McDonald's never, ever mentioned Burger King or any other competitor in their ads. Despite stupid hot coffee lawsuits, changing perception of good taste vs. good diet, and relentless advertising by their rivals, McDonald's simply continued to advertise their product on its merits alone, without referring to its competition.
I'm not a big fan of McDonald's, although I will treat myself to a high-fat, high-calorie helping of the most delicious french fries on the planet. But I only eat them occasionally.
The point that I'm making is that you don't mention the competition in your advertising unless (a) you're feeling like you can dethrone #1, or (b) you are #1, but a sinking ship.
The strategy sometimes works in the former case. It has for Apple, in their Mac vs. PC commercials. It NEVER works in the latter.
With that, if you've been watching the NCAA Basketball Tournament on TV, you've likely spotted the commercial where the redheaded ditz comes to the conclusion that buying a laptop computer with Windows Vista on it is a much, much better deal than purchasing a MacBook.
The Microsoft ship has begun to list.
The commercial is full of misinformation, which I'm certain that Apple will jump all over in short order.
You may save money on the price of the computers when set side by side.
However...
How much is your time worth? You'll spend an hour or two uninstalling the crapware that is generously bundled into your Windows machine.
You can spend time installing free versions of antispyware and antivirus, OR you can shell out dollars for a commercial product.
You must do one or the other. Surfing the internet on a Windows machine without malware protection means certain infection.
Then, there's the matter of an office suite.
Microsoft refuses to acknowledge the existence of Open Office. Having to install a converter into the extremely expensive product is simply a political statement on the part of the software manufacturer. Sure, you can open an AmiPro document from 1990, but odt files? Gee, we don't even know what those are.
So let's assume that you have to spring for Office 2007 Home and Student. That's 150 bucks.
OR, you could save 50 bucks by purchasing the Mac iWork home package.
I'm not a Mac guy, but I've managed to point out two obvious flaws in the Microsoft commercial's reasoning.
It's fascinating to watch a sinking ship, particularly when it's the Bismark.
Comments (3)
The "listing", and with your last line, by then, after your spew, sinking ship - made 3 BILLION BUCKS last statement.
Profitable in a downturn, and like the distorted, brainwashed, gaggling crowd of completely idiotic liars the DC machine promotes every day of the year, making less profit than projected, but a heckuva lot of profit anyway, like 15% overall - is "a sinking ship"....
Look, stop being part of the problem, a bunch of spewing, class clown dumbasses who can't do the math if their life depended on it.
Microsoft made a slightly smaller profit than they usually do, but the profit they made is quite extraordinary given the condition of the world economy, and in comparison to all others, but to you, the blithering idiot communist whining useful idiot tard, their ship is sinking....

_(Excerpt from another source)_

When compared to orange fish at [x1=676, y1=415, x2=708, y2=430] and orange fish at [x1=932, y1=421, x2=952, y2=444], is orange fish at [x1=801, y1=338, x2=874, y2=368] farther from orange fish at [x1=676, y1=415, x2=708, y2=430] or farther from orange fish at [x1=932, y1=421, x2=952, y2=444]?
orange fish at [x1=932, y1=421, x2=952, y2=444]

If Microsoft is sinking, the majority of the world is DEAD at the bottom of Davey Jones Locker, you complete and utter JACKASS !
Have a nice day, you stupid son of a *****.

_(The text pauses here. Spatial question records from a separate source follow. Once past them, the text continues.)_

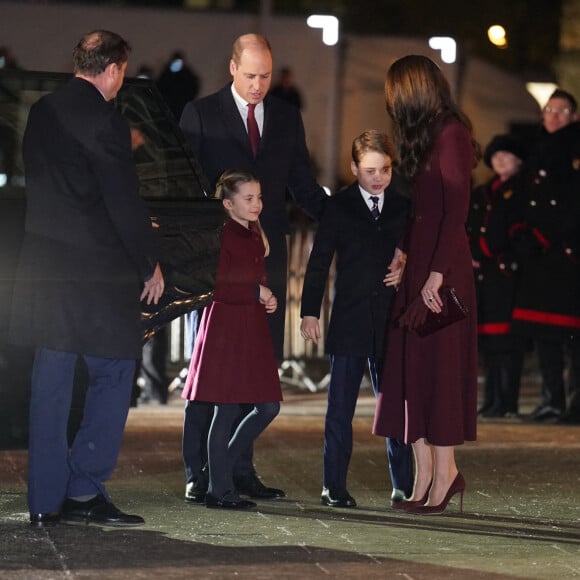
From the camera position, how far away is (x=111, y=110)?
7270mm

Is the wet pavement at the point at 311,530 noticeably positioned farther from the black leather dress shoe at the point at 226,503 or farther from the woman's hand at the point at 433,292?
the woman's hand at the point at 433,292

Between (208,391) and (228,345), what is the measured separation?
210 mm

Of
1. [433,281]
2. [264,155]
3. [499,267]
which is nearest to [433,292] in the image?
[433,281]

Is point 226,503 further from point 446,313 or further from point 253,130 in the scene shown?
point 253,130

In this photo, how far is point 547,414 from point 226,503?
15.4 ft

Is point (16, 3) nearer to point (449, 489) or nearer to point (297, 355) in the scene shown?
point (297, 355)

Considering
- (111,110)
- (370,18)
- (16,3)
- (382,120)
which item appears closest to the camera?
(111,110)

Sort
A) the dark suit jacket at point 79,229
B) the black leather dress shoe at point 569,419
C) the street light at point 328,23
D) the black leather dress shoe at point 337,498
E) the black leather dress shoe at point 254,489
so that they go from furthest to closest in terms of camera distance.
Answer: the street light at point 328,23
the black leather dress shoe at point 569,419
the black leather dress shoe at point 254,489
the black leather dress shoe at point 337,498
the dark suit jacket at point 79,229

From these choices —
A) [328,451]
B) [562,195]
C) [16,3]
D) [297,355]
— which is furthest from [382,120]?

Posted by SiliconDoc | April 25, 2009 2:45 AM
Posted on April 25, 2009 02:45
I found your comment in the spam bin, SiliconDoc, don't know if it got there from problems with the captcha system or from all of the caps and exclamation points ;-)

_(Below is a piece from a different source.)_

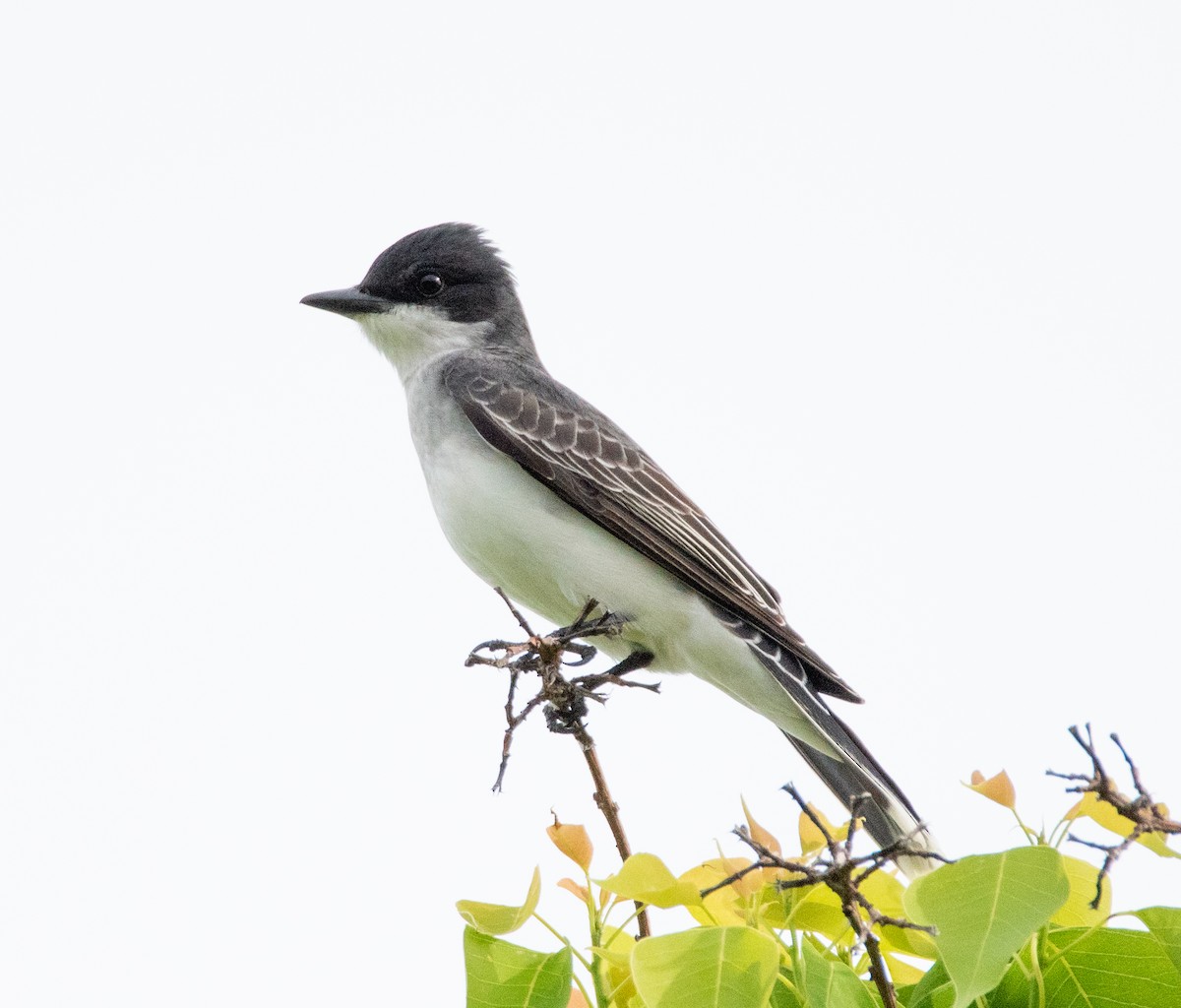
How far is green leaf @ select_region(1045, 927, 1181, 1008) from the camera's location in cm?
205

Microsoft, the undisputed king of the desktop, is feeling enough Apple heat to mention them by name in their commercial. In other words, to give Apple free advertising at their expense.
That's a listing ship.
Posted by Ron Enderland
|
April 27, 2009 5:34 PM
Posted on April 27, 2009 17:34
Welp obvious troll is obvious.
Back on track, provide empirical evidence that Microsoft is failing or please stop blithering MicrosoftIsDying(TM).